Алекс не впервые излагал всё это. По своём возвращении из Москвы он пару лет много пил и оплакивал страну, которая когда-то звалась Россией. Батурлин догадывался, что под глубоким разочарованием шурина в исторической родине скрывалось что-то очень личное — недаром же тот особенно сокрушался о погубленной русской женщине — и критически относился к шокирующим заявлениям Алекса. Да только и без того хватало данных, позволяющих вывести неутешительное заключение, что с русским человеком за железным занавесом произошла глубинная и, возможно, необратимая трансформация. Жить с этим знанием было тяжело, и Батурлин, вопреки мнениям специально изучающих современный русский вопрос людей, очень старался вооружиться на этот счёт сдержанным оптимизмом.
Владимир Николаевич впервые посетил Советский Союз. Впечатлясь тем, что Алекс после возвращения из Москвы едва не превратился в алкоголика, старый граф сдерживал порывы сына навестить утраченную родину.
— Батурлины слишком многое вкладывают в понятие «Россия», мой мальчик. Ты можешь пережить там слишком сильное потрясение. Подожди до лучших времён, они настанут, не навек же Господь отвернулся от русских людей.

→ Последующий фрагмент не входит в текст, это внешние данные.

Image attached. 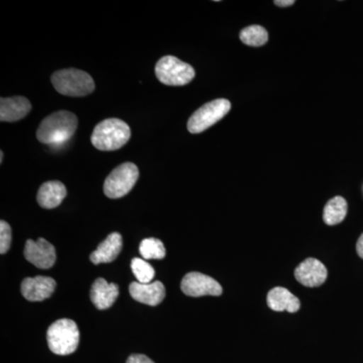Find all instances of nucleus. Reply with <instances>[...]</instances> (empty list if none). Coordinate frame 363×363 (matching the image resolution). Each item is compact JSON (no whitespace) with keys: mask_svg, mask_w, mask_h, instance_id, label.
I'll return each mask as SVG.
<instances>
[{"mask_svg":"<svg viewBox=\"0 0 363 363\" xmlns=\"http://www.w3.org/2000/svg\"><path fill=\"white\" fill-rule=\"evenodd\" d=\"M182 292L189 297H203V296H220L223 290L218 281L211 277L200 272H189L182 279Z\"/></svg>","mask_w":363,"mask_h":363,"instance_id":"8","label":"nucleus"},{"mask_svg":"<svg viewBox=\"0 0 363 363\" xmlns=\"http://www.w3.org/2000/svg\"><path fill=\"white\" fill-rule=\"evenodd\" d=\"M131 269L138 283L150 284L152 279L155 278L154 267L150 266L149 262L138 257H135L131 262Z\"/></svg>","mask_w":363,"mask_h":363,"instance_id":"21","label":"nucleus"},{"mask_svg":"<svg viewBox=\"0 0 363 363\" xmlns=\"http://www.w3.org/2000/svg\"><path fill=\"white\" fill-rule=\"evenodd\" d=\"M131 131L128 123L118 118H108L95 126L91 143L97 150L111 152L121 149L130 140Z\"/></svg>","mask_w":363,"mask_h":363,"instance_id":"2","label":"nucleus"},{"mask_svg":"<svg viewBox=\"0 0 363 363\" xmlns=\"http://www.w3.org/2000/svg\"><path fill=\"white\" fill-rule=\"evenodd\" d=\"M11 245V227L6 221H0V253L4 255Z\"/></svg>","mask_w":363,"mask_h":363,"instance_id":"22","label":"nucleus"},{"mask_svg":"<svg viewBox=\"0 0 363 363\" xmlns=\"http://www.w3.org/2000/svg\"><path fill=\"white\" fill-rule=\"evenodd\" d=\"M66 196L67 189L62 182L49 181L40 186L37 200L40 207L54 209L61 205Z\"/></svg>","mask_w":363,"mask_h":363,"instance_id":"16","label":"nucleus"},{"mask_svg":"<svg viewBox=\"0 0 363 363\" xmlns=\"http://www.w3.org/2000/svg\"><path fill=\"white\" fill-rule=\"evenodd\" d=\"M26 260L39 269H50L56 262V250L54 245L44 238L37 241L28 240L25 247Z\"/></svg>","mask_w":363,"mask_h":363,"instance_id":"9","label":"nucleus"},{"mask_svg":"<svg viewBox=\"0 0 363 363\" xmlns=\"http://www.w3.org/2000/svg\"><path fill=\"white\" fill-rule=\"evenodd\" d=\"M56 286L55 279L50 277L26 278L21 283V294L30 302H40L51 297Z\"/></svg>","mask_w":363,"mask_h":363,"instance_id":"11","label":"nucleus"},{"mask_svg":"<svg viewBox=\"0 0 363 363\" xmlns=\"http://www.w3.org/2000/svg\"><path fill=\"white\" fill-rule=\"evenodd\" d=\"M32 104L25 97L16 96L0 99V121L14 123L25 118L30 112Z\"/></svg>","mask_w":363,"mask_h":363,"instance_id":"13","label":"nucleus"},{"mask_svg":"<svg viewBox=\"0 0 363 363\" xmlns=\"http://www.w3.org/2000/svg\"><path fill=\"white\" fill-rule=\"evenodd\" d=\"M347 214V202L337 196L332 198L324 208L323 219L327 225H336L345 219Z\"/></svg>","mask_w":363,"mask_h":363,"instance_id":"18","label":"nucleus"},{"mask_svg":"<svg viewBox=\"0 0 363 363\" xmlns=\"http://www.w3.org/2000/svg\"><path fill=\"white\" fill-rule=\"evenodd\" d=\"M267 306L277 312L296 313L301 307L300 300L290 291L281 286L272 289L267 294Z\"/></svg>","mask_w":363,"mask_h":363,"instance_id":"17","label":"nucleus"},{"mask_svg":"<svg viewBox=\"0 0 363 363\" xmlns=\"http://www.w3.org/2000/svg\"><path fill=\"white\" fill-rule=\"evenodd\" d=\"M131 297L142 304L157 306L161 304L166 297V288L161 281L150 284H140L133 281L130 286Z\"/></svg>","mask_w":363,"mask_h":363,"instance_id":"12","label":"nucleus"},{"mask_svg":"<svg viewBox=\"0 0 363 363\" xmlns=\"http://www.w3.org/2000/svg\"><path fill=\"white\" fill-rule=\"evenodd\" d=\"M126 363H155L150 358L143 354H133L128 357Z\"/></svg>","mask_w":363,"mask_h":363,"instance_id":"23","label":"nucleus"},{"mask_svg":"<svg viewBox=\"0 0 363 363\" xmlns=\"http://www.w3.org/2000/svg\"><path fill=\"white\" fill-rule=\"evenodd\" d=\"M77 128L75 114L67 111L54 112L40 123L37 138L44 145H61L71 140Z\"/></svg>","mask_w":363,"mask_h":363,"instance_id":"1","label":"nucleus"},{"mask_svg":"<svg viewBox=\"0 0 363 363\" xmlns=\"http://www.w3.org/2000/svg\"><path fill=\"white\" fill-rule=\"evenodd\" d=\"M118 294V286L107 283L106 279L99 278L91 288L90 297L97 309L106 310L114 304Z\"/></svg>","mask_w":363,"mask_h":363,"instance_id":"14","label":"nucleus"},{"mask_svg":"<svg viewBox=\"0 0 363 363\" xmlns=\"http://www.w3.org/2000/svg\"><path fill=\"white\" fill-rule=\"evenodd\" d=\"M357 252L358 255L363 259V233L360 235V238H358L357 243Z\"/></svg>","mask_w":363,"mask_h":363,"instance_id":"25","label":"nucleus"},{"mask_svg":"<svg viewBox=\"0 0 363 363\" xmlns=\"http://www.w3.org/2000/svg\"><path fill=\"white\" fill-rule=\"evenodd\" d=\"M123 250V236L117 233L109 234L97 250L91 253L90 259L94 264L113 262Z\"/></svg>","mask_w":363,"mask_h":363,"instance_id":"15","label":"nucleus"},{"mask_svg":"<svg viewBox=\"0 0 363 363\" xmlns=\"http://www.w3.org/2000/svg\"><path fill=\"white\" fill-rule=\"evenodd\" d=\"M274 4L279 7H288L293 6L295 1L294 0H276V1H274Z\"/></svg>","mask_w":363,"mask_h":363,"instance_id":"24","label":"nucleus"},{"mask_svg":"<svg viewBox=\"0 0 363 363\" xmlns=\"http://www.w3.org/2000/svg\"><path fill=\"white\" fill-rule=\"evenodd\" d=\"M52 86L60 94L83 97L95 90V83L89 74L78 69H64L55 72L51 77Z\"/></svg>","mask_w":363,"mask_h":363,"instance_id":"3","label":"nucleus"},{"mask_svg":"<svg viewBox=\"0 0 363 363\" xmlns=\"http://www.w3.org/2000/svg\"><path fill=\"white\" fill-rule=\"evenodd\" d=\"M140 177L138 167L133 162L119 164L109 174L104 182V194L111 199H119L128 195L135 187Z\"/></svg>","mask_w":363,"mask_h":363,"instance_id":"6","label":"nucleus"},{"mask_svg":"<svg viewBox=\"0 0 363 363\" xmlns=\"http://www.w3.org/2000/svg\"><path fill=\"white\" fill-rule=\"evenodd\" d=\"M4 162V152H0V162Z\"/></svg>","mask_w":363,"mask_h":363,"instance_id":"26","label":"nucleus"},{"mask_svg":"<svg viewBox=\"0 0 363 363\" xmlns=\"http://www.w3.org/2000/svg\"><path fill=\"white\" fill-rule=\"evenodd\" d=\"M295 277L303 286L315 288L323 285L328 277V271L320 260L307 259L295 269Z\"/></svg>","mask_w":363,"mask_h":363,"instance_id":"10","label":"nucleus"},{"mask_svg":"<svg viewBox=\"0 0 363 363\" xmlns=\"http://www.w3.org/2000/svg\"><path fill=\"white\" fill-rule=\"evenodd\" d=\"M240 38L243 44L250 47H262L269 40V33L262 26H250L241 30Z\"/></svg>","mask_w":363,"mask_h":363,"instance_id":"19","label":"nucleus"},{"mask_svg":"<svg viewBox=\"0 0 363 363\" xmlns=\"http://www.w3.org/2000/svg\"><path fill=\"white\" fill-rule=\"evenodd\" d=\"M230 109L231 104L228 100H212L191 116L187 124L188 130L193 135L201 133L221 121Z\"/></svg>","mask_w":363,"mask_h":363,"instance_id":"7","label":"nucleus"},{"mask_svg":"<svg viewBox=\"0 0 363 363\" xmlns=\"http://www.w3.org/2000/svg\"><path fill=\"white\" fill-rule=\"evenodd\" d=\"M155 71L157 80L168 86L187 85L195 77L194 68L174 56L160 59Z\"/></svg>","mask_w":363,"mask_h":363,"instance_id":"5","label":"nucleus"},{"mask_svg":"<svg viewBox=\"0 0 363 363\" xmlns=\"http://www.w3.org/2000/svg\"><path fill=\"white\" fill-rule=\"evenodd\" d=\"M80 333L77 324L71 319L57 320L47 332L48 345L57 355H69L78 348Z\"/></svg>","mask_w":363,"mask_h":363,"instance_id":"4","label":"nucleus"},{"mask_svg":"<svg viewBox=\"0 0 363 363\" xmlns=\"http://www.w3.org/2000/svg\"><path fill=\"white\" fill-rule=\"evenodd\" d=\"M140 252L145 259H162L166 257V247L157 238H145L140 245Z\"/></svg>","mask_w":363,"mask_h":363,"instance_id":"20","label":"nucleus"}]
</instances>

Прибыв в Москву, Владимир Николаевич оставил в отеле свой багаж и тут же направился на Красную площадь, благо, она была рядом. Вечером он выезжал в Загряжск, у него оставалось всего несколько часов в древней российской столице. Советские власти разрешили Владимиру Николаевичу находиться в Москве лишь в дни прилёта из Франции и обратного отлёта, в посещении других городов кроме Загряжска в тот приезд ему было отказано. Ограничение по времени обернулось неожиданным благом. Батурлин не ожидал, что сделается настолько взволнован, когда перед ним воочию предстанет храм Василия Блаженного, когда он увидит башни Кремля, пусть и с красными звёздами. У него закружилась голова, сердце запрыгало в горле. Не хватало ещё, ровно как кисейной барышне, в обморок упасть, подумал Батурлин, и, на ослабевших вдруг ногах вернулся в отель.

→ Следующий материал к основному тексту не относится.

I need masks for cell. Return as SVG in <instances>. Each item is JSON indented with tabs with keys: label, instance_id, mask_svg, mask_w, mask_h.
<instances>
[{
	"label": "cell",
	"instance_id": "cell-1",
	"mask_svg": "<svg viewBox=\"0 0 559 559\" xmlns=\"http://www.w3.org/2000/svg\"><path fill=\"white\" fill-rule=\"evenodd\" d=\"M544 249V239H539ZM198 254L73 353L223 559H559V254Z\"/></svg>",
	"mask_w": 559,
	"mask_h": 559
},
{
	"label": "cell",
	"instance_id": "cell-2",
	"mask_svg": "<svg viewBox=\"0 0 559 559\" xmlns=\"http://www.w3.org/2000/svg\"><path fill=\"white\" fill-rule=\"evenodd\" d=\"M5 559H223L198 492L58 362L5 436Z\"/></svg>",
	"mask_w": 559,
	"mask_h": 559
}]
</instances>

Пообедав в тамошнем ресторане, он устроился в небольшом уютном холле выкурить сигару. Вскоре к нему присоединился добродушного вида толстяк-австралиец, как выяснилось, часто по делам службы бывающий в Союзе. В холл вошла приятная молодая дама, одетая дорого и строго, не без грациозности уселась в кресло и вынула сигарету. Батурлин поспешил помочь даме прикурить — глупейший, но устойчивый жест вежливости — она поблагодарила его по-английски и улыбнулась без тени кокетства, открыто и доброжелательно. Батурлин проговорил несколько пустых вежливых слов на французском.

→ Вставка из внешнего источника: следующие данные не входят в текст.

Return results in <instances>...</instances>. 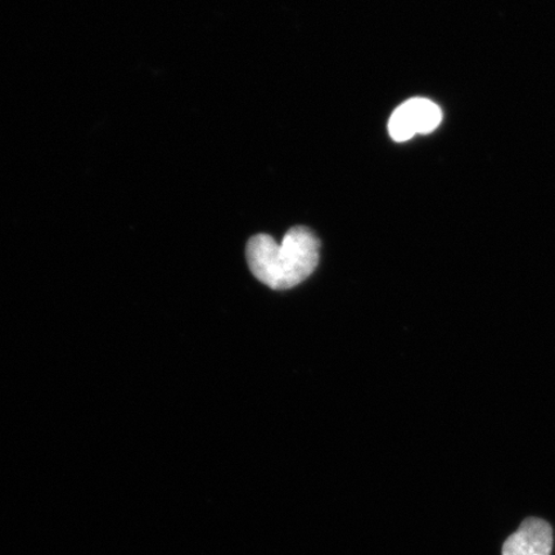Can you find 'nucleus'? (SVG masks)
<instances>
[{
  "label": "nucleus",
  "instance_id": "2",
  "mask_svg": "<svg viewBox=\"0 0 555 555\" xmlns=\"http://www.w3.org/2000/svg\"><path fill=\"white\" fill-rule=\"evenodd\" d=\"M442 113L433 101L413 99L395 111L388 122V130L393 141L405 142L415 134L431 133L439 127Z\"/></svg>",
  "mask_w": 555,
  "mask_h": 555
},
{
  "label": "nucleus",
  "instance_id": "1",
  "mask_svg": "<svg viewBox=\"0 0 555 555\" xmlns=\"http://www.w3.org/2000/svg\"><path fill=\"white\" fill-rule=\"evenodd\" d=\"M319 243L305 227L288 231L281 243L268 234L255 235L247 243L246 256L255 278L273 289H288L314 273L319 262Z\"/></svg>",
  "mask_w": 555,
  "mask_h": 555
},
{
  "label": "nucleus",
  "instance_id": "3",
  "mask_svg": "<svg viewBox=\"0 0 555 555\" xmlns=\"http://www.w3.org/2000/svg\"><path fill=\"white\" fill-rule=\"evenodd\" d=\"M553 545L552 526L544 519L530 517L505 540L503 555H551Z\"/></svg>",
  "mask_w": 555,
  "mask_h": 555
}]
</instances>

— I do not speak French, — дама немного смутилась. — But I'd like to study it.
Говорила она по-английски не очень уверенно и с незнакомым Батурлину акцентом. «Шведка? Норвежка?», — зачем-то стал угадывать он.
— Это дорогая московская шлюха, мсье, их тут называют центровыми, — неожиданно сказал по-французски толстяк. Заметив недоверие в глазах Батурлина, добавил: — Вас смущает отпечаток интеллекта на её лице? С интеллектом у русских всё в порядке. Это, кажется, единственное, с чем у них всё в порядке. В свободное от основной работы время эта жрица продажной любви вполне может работать над диссертацией по микробиологии.
Он обратился к даме:
— Microbiology? German poetry?
Она перевела растерянный взгляд с человека, задававшего странные вопросы, на его собеседника и беспомощно улыбнулась. Батурлину стало неловко за бесцеремонность австралийца, а тот, как ни в чём ни бывало, продолжал:
— Вообще, здешние девушки неплохи, но имейте в виду, что многие из них работают на советские спецслужбы. Если вас это не останавливает, то... — он внимательно оглядел даму, — двести долларов. — И добавил, обращаясь к даме: Two hundred dollars.
— Three hundred, — В её улыбке не осталось ни растерянности, ни смущения, одна довольная собой победительность. — And five hundred, if you want threesome.
— Я — пас, это не мои игры, — на чистом русском сказал Батурлин.
Дама мгновенно стёрла улыбку, бросила на него полный презрения взгляд, резким движением ломая в пепельнице сигарету, процедила сквозь зубы «russian pig», и с достоинством покинула холл.
— Заметьте, это не мы их называем свиньями, это их самоназвание, — захохотал толстяк, не замечая помрачневшего лица своего визави.
— Я русский, — напомнил Батурлин.
— Вы русский, а они советские, — посерьёзнев, ответил австралиец. — В нашей стране осело немало русских, так называемых эмигрантов первой волны. Это совсем не те люди, которые теперь живут в Союзе. Совсем не те.